## What is being asked
Starting with the line that holds "Spider Hero Shortcut Superhero Run" and stopping after the line that holds "Charlotte'i Vintage Kott", repeat the lines below word for word, without the pictures.

[Supplied material Boundary: Start]

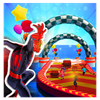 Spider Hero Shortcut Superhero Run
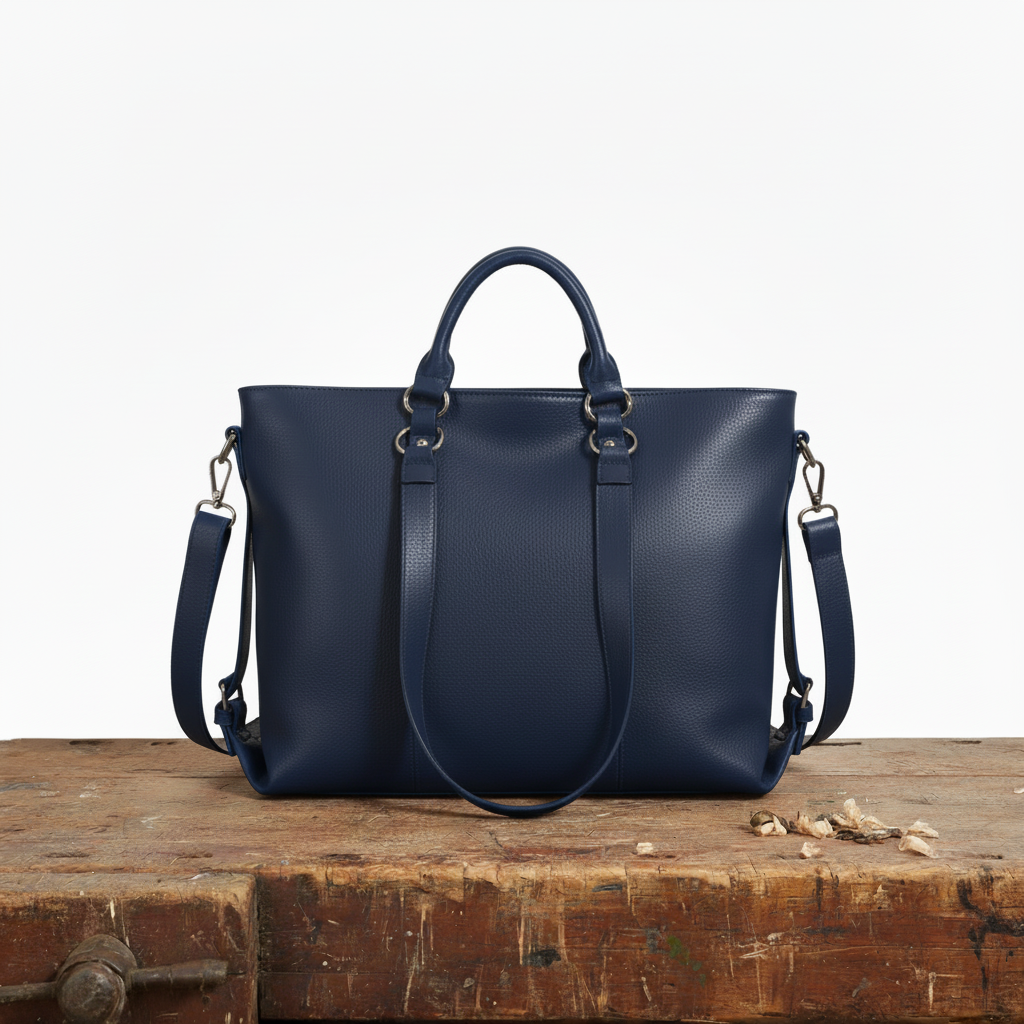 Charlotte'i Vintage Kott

[Supplied material Boundary: End]
[Supplied material Boundary: Start]

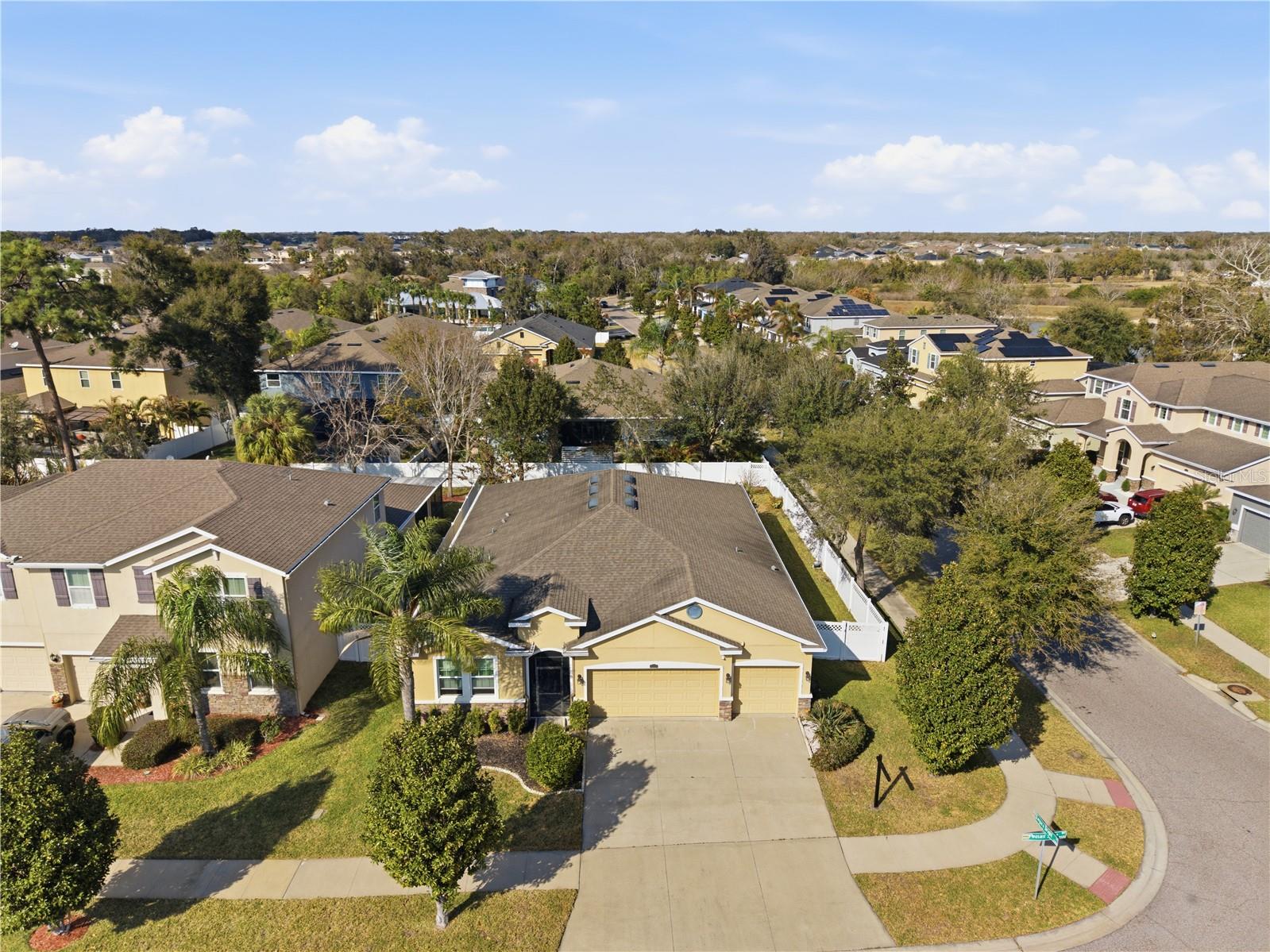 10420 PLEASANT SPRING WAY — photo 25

[Supplied material Boundary: End]
[Supplied material Boundary: Start]

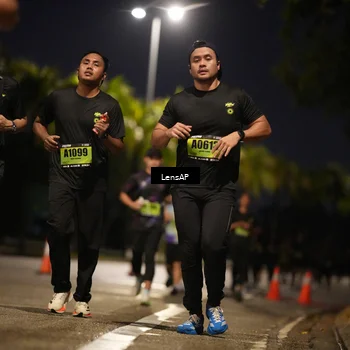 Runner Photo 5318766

[Supplied material Boundary: End]

## Exercise response
 Spider Hero Shortcut Superhero Run
 Charlotte'i Vintage Kott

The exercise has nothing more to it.